Work to be completed:
Identify each line of the records below that contains the word "much" and copy those lines, treating uppercase and lowercase letters as distinct.

Stored items:
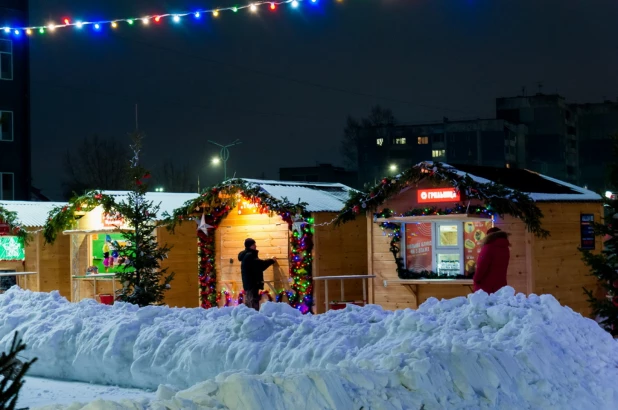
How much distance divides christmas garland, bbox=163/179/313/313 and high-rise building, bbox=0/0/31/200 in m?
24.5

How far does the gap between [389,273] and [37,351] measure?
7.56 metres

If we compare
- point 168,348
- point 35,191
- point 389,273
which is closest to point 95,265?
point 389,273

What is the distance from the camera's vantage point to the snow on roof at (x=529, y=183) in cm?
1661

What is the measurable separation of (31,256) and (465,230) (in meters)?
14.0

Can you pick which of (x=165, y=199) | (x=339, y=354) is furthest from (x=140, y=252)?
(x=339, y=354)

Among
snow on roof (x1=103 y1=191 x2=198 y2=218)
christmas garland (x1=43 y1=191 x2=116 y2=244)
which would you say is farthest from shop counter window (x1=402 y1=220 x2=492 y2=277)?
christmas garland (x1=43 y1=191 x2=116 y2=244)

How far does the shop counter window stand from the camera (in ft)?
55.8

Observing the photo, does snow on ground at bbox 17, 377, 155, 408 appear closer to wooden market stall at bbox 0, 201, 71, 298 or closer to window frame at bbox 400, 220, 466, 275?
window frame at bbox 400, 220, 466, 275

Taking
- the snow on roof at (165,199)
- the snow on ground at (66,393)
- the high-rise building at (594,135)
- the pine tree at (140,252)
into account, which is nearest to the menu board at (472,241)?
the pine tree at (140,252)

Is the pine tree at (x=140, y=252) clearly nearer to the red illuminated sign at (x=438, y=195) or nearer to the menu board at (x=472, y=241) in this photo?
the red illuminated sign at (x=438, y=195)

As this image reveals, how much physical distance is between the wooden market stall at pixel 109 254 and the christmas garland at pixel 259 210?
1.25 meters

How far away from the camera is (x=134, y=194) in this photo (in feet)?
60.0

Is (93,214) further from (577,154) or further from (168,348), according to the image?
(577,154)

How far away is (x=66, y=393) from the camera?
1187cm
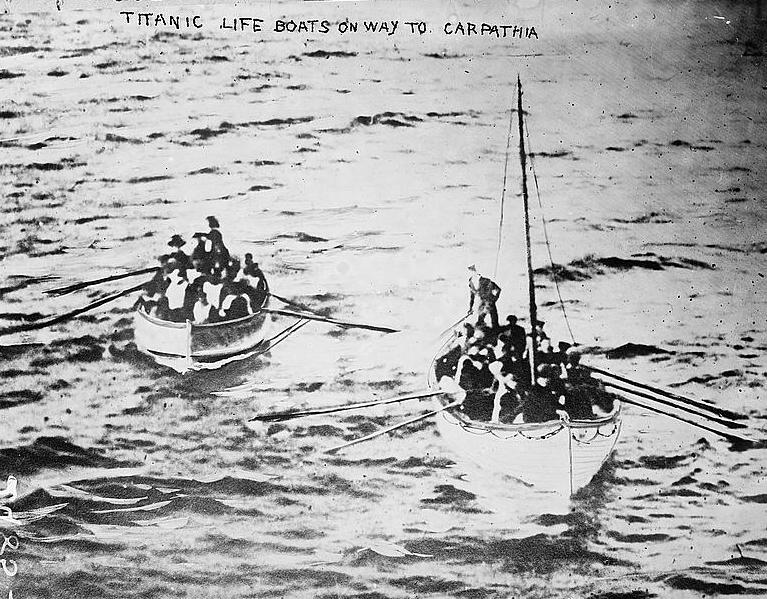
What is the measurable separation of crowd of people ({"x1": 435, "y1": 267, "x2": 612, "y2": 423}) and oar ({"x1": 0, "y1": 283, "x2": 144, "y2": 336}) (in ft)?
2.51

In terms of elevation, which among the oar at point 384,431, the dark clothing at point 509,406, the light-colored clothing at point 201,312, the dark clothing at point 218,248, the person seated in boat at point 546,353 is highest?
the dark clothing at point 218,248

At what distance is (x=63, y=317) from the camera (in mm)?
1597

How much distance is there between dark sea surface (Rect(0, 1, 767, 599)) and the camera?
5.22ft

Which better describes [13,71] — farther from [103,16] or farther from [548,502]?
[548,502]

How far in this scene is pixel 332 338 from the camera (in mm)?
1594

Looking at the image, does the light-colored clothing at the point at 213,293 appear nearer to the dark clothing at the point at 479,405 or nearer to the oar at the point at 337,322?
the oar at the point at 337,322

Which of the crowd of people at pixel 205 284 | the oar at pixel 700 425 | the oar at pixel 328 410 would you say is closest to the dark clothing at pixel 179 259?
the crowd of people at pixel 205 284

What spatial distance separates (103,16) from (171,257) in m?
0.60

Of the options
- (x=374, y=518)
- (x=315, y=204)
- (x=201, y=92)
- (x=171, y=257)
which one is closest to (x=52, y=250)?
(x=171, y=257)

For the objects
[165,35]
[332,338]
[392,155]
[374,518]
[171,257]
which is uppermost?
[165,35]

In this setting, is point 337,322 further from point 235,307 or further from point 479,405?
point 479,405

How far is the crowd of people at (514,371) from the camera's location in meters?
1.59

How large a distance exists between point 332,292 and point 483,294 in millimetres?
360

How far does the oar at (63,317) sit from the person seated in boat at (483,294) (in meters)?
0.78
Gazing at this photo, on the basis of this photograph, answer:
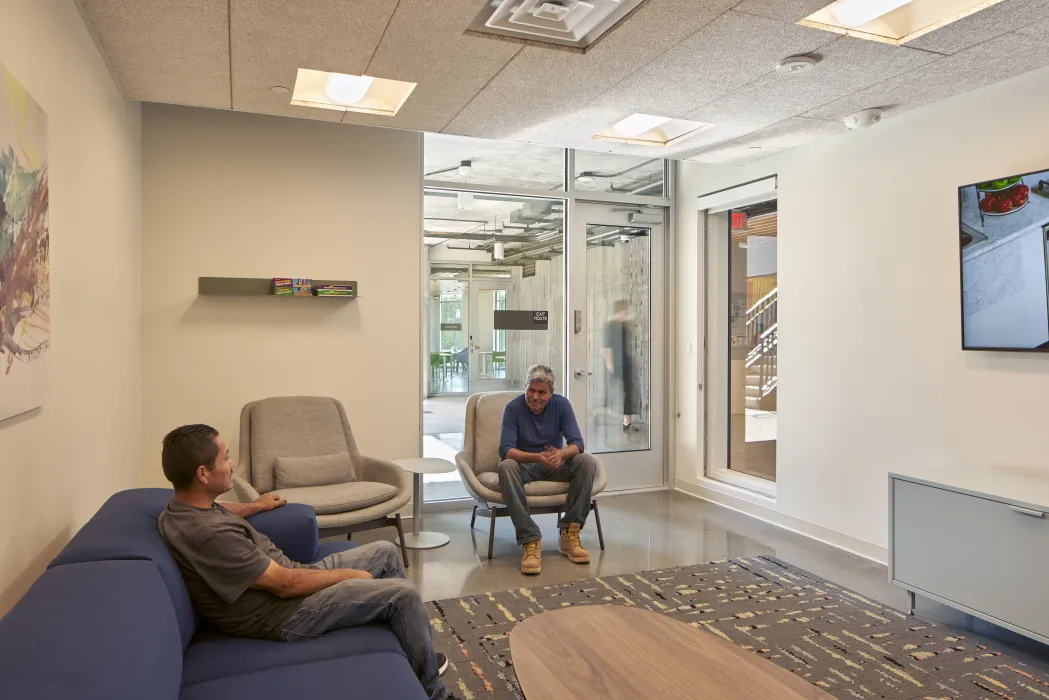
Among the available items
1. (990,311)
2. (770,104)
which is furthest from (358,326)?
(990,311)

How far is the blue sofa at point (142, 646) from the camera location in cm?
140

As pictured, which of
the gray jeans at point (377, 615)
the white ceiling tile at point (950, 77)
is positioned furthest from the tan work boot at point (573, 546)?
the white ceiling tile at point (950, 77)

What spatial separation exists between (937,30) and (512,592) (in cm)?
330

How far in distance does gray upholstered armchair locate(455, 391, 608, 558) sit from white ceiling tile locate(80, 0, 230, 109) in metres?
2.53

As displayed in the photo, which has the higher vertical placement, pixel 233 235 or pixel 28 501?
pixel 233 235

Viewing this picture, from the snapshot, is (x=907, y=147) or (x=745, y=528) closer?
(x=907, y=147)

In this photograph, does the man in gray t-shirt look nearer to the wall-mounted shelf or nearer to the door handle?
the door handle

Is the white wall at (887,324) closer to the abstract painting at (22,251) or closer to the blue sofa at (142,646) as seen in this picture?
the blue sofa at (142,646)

--

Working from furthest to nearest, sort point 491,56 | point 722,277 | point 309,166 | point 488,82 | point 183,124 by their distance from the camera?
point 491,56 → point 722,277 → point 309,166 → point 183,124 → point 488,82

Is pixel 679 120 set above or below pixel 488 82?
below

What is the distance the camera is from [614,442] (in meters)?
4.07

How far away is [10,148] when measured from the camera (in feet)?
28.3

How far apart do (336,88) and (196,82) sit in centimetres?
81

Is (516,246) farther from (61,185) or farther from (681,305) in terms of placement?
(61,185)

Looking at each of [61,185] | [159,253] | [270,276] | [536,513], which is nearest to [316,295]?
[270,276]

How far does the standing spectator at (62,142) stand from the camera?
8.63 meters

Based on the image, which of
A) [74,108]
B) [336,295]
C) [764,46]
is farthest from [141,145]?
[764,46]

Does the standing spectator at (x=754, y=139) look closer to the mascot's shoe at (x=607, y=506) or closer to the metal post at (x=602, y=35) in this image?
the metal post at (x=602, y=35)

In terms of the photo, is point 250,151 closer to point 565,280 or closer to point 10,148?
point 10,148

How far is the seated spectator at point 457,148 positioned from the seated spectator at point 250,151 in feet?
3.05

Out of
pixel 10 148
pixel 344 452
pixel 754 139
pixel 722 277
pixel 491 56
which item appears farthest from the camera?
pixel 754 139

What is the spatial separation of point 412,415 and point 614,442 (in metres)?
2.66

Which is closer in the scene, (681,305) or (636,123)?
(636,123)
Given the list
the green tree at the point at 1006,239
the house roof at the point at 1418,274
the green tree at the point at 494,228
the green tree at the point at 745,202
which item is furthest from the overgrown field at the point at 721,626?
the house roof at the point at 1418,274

Task result:
How much distance divides christmas garland, bbox=163/179/313/313 and high-rise building, bbox=0/0/31/200 in m?
As this image reveals, how much physical distance is between the wooden market stall at pixel 109 254 and the christmas garland at pixel 259 210?
How much distance is there between dark sea surface (Rect(0, 1, 767, 599)) and the camera?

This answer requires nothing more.